Reduced expression of adhesion molecules in tumor vasculature can limit infiltration of effector T cells. To improve T cell adhesion to tumor endothelial cell (EC) antigens and enhance transendothelial migration, we developed bispecific, T-cell engaging antibodies (bsAb) that activate T cells after cross-linking with EC cell surface antigens. Recombinant T-cell stimulatory anti-VEGFR2-anti-CD3 and costimulatory anti-TIE2-anti-CD28 or anti-PD-L1-anti-CD28 bsAb were engineered and expressed. Primary lines of human umbilical vein endothelial cells (HUVEC) that constitutively express VEGFR2 and TIE2 growth factor receptors and PD-L1, but very low levels of adhesion molecules, served as models for anergic tumor EC. In cocultures with HUVEC, anti-VEGFR2-anti-CD3 bsAb increased T cell binding and elicited rapid T cell activation. The release of proinflammatory cytokines TNF-α, IFN-γ, and IL-6 was greatly augmented by the addition of anti-TIE2-anti-CD28 or anti-PD-L1-anti-CD28 costimulatory bsAb. Concomitantly, T cell-released cytokines upregulated E-selectin, ICAM1, and VCAM1 adhesion molecules on HUVEC. HUVEC cultured in breast cancer cell-conditioned medium to mimic the influence of tumor-secreted factors were similarly activated by T cell-engaging bsAb.
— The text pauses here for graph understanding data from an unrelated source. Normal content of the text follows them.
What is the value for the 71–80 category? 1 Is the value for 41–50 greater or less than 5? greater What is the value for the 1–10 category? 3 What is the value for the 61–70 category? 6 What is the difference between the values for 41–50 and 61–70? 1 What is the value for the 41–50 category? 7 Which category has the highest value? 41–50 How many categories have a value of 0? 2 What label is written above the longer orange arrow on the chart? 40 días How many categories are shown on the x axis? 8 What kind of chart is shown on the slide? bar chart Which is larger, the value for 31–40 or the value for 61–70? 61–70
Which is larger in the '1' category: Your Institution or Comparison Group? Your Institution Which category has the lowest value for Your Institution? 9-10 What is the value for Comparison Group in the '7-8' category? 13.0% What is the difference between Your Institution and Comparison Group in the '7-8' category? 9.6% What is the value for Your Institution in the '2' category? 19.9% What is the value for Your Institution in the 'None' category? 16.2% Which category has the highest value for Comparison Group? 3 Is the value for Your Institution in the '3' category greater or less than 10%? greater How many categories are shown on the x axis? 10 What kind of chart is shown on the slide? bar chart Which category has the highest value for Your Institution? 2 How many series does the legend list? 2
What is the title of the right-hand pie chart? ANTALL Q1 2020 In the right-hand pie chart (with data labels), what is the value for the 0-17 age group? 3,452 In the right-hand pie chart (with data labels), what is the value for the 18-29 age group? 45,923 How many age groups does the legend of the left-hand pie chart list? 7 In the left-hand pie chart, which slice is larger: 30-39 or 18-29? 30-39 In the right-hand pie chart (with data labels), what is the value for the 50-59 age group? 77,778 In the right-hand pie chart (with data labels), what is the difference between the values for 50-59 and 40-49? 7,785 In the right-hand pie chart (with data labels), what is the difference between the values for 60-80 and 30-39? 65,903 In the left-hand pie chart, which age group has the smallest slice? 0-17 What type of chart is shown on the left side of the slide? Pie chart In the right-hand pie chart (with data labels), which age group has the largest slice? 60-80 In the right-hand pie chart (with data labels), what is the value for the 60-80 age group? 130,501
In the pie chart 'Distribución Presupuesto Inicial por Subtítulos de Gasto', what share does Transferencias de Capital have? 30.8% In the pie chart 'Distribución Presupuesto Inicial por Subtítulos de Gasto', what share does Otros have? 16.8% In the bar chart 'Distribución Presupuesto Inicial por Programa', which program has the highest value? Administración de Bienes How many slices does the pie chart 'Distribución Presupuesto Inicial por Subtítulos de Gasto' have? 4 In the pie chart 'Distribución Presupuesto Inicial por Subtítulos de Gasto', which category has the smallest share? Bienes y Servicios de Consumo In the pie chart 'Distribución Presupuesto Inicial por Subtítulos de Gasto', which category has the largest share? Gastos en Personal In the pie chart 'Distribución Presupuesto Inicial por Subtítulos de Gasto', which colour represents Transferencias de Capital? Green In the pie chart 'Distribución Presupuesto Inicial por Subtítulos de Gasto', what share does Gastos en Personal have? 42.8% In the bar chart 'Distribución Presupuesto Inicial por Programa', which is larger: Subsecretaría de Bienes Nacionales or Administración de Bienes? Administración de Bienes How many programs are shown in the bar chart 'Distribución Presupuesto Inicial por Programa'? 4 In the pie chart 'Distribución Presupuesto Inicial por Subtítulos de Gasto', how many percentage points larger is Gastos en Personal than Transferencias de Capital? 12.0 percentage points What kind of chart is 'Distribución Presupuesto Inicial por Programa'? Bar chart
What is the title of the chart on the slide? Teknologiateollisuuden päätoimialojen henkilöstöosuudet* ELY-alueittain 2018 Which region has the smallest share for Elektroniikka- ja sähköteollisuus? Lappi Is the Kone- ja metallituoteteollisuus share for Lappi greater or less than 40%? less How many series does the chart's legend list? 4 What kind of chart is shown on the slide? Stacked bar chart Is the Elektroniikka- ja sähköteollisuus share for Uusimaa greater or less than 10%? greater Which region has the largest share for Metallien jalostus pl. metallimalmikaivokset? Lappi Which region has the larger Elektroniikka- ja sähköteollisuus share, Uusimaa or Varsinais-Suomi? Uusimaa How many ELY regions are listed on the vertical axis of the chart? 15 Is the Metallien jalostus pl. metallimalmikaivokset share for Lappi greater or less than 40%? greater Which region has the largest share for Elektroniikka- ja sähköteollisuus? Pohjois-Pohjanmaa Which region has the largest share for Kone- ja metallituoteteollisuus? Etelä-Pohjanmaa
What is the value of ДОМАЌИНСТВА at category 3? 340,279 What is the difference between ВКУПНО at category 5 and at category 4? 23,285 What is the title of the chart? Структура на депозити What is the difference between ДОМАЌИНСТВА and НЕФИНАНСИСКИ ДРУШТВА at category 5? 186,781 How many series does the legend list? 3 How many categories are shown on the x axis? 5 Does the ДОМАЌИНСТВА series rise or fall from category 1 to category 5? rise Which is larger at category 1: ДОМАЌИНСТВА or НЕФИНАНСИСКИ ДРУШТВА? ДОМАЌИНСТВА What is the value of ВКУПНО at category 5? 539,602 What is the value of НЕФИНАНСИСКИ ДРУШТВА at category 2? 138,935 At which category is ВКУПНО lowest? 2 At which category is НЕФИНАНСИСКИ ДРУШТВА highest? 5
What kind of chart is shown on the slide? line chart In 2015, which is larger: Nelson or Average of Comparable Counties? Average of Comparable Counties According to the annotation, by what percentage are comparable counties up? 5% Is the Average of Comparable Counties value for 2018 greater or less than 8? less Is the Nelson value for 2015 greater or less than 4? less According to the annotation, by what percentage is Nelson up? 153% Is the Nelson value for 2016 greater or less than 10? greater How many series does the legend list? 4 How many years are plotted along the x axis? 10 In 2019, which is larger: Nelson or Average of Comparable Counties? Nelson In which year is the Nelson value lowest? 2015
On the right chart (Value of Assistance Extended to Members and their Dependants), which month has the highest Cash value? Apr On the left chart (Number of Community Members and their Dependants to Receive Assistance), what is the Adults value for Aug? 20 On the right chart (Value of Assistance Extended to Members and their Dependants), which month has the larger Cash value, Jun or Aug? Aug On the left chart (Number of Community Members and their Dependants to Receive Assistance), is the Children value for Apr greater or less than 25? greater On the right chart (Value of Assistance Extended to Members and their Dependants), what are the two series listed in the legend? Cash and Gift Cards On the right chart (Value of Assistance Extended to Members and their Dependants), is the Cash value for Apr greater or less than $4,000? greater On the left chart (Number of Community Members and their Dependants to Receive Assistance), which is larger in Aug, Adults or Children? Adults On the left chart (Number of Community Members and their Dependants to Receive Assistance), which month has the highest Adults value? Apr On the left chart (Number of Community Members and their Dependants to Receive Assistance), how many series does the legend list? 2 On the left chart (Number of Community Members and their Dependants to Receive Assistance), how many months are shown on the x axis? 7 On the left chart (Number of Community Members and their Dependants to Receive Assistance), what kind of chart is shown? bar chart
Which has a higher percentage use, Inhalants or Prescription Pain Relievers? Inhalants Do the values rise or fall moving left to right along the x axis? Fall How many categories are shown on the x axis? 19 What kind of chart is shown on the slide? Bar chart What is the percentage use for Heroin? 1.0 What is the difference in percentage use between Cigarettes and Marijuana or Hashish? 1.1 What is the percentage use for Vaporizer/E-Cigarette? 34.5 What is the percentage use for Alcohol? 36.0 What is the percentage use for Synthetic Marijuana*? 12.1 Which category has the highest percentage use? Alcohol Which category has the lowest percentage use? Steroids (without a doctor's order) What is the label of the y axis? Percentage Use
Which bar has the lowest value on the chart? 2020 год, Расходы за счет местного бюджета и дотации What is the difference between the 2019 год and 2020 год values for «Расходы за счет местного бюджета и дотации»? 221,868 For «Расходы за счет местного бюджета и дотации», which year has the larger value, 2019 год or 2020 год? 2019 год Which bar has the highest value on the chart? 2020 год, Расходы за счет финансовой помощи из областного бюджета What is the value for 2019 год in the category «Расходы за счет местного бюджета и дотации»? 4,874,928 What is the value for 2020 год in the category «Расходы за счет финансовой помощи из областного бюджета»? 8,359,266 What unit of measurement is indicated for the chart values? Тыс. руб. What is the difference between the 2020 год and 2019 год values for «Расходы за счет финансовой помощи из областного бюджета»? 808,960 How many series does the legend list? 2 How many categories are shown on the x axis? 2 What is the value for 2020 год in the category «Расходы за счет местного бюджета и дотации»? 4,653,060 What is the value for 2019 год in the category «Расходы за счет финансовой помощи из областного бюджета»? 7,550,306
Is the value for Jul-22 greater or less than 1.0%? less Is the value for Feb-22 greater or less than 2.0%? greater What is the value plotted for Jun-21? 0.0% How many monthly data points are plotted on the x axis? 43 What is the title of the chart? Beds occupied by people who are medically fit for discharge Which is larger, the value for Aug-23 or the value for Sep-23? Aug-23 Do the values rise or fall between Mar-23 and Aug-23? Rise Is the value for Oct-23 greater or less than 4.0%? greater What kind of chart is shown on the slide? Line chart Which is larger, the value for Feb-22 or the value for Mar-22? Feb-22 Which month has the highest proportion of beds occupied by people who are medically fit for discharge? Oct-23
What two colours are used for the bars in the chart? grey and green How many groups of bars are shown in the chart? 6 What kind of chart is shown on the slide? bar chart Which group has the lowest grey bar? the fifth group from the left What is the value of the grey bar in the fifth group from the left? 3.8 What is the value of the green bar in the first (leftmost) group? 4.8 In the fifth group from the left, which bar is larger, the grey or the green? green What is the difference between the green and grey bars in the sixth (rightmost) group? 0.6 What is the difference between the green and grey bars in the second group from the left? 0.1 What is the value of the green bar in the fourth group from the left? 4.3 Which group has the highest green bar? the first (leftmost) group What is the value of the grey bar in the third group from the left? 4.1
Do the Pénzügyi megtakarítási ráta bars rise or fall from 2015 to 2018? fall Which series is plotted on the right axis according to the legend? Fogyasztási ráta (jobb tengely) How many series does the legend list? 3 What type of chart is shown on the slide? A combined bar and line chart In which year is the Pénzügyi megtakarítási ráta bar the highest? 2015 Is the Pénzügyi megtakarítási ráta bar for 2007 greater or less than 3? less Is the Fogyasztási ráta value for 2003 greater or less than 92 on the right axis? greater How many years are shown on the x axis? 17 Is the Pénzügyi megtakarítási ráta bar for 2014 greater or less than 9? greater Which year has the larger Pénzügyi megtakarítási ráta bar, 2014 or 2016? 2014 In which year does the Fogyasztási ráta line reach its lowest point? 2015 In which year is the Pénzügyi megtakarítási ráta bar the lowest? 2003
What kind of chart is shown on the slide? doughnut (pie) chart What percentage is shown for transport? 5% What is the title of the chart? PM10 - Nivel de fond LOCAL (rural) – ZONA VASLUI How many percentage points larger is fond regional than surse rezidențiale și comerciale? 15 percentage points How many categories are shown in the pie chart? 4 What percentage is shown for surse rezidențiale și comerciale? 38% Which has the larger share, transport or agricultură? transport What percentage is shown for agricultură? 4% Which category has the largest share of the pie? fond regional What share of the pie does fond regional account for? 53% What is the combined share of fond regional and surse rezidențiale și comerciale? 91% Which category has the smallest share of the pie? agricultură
Migration of T cells in transwell assays was significantly increased by anti-VEGFR2-anti-CD3 bsAb. The combination with costimulatory anti-TIE2-anti-CD28 bsAb augmented activation and proliferation of migrated T cells and their cytotoxic capacity against spheroids of the MCF-7 breast cancer cell line seeded in the lower transwell chamber. T cells activated by anti-VEGFR2-anti-CD3 and costimulatory EC-targeting bsAb can reverse the energy of quiescent EC in vitro, resulting in improved T cell migration through an EC layer.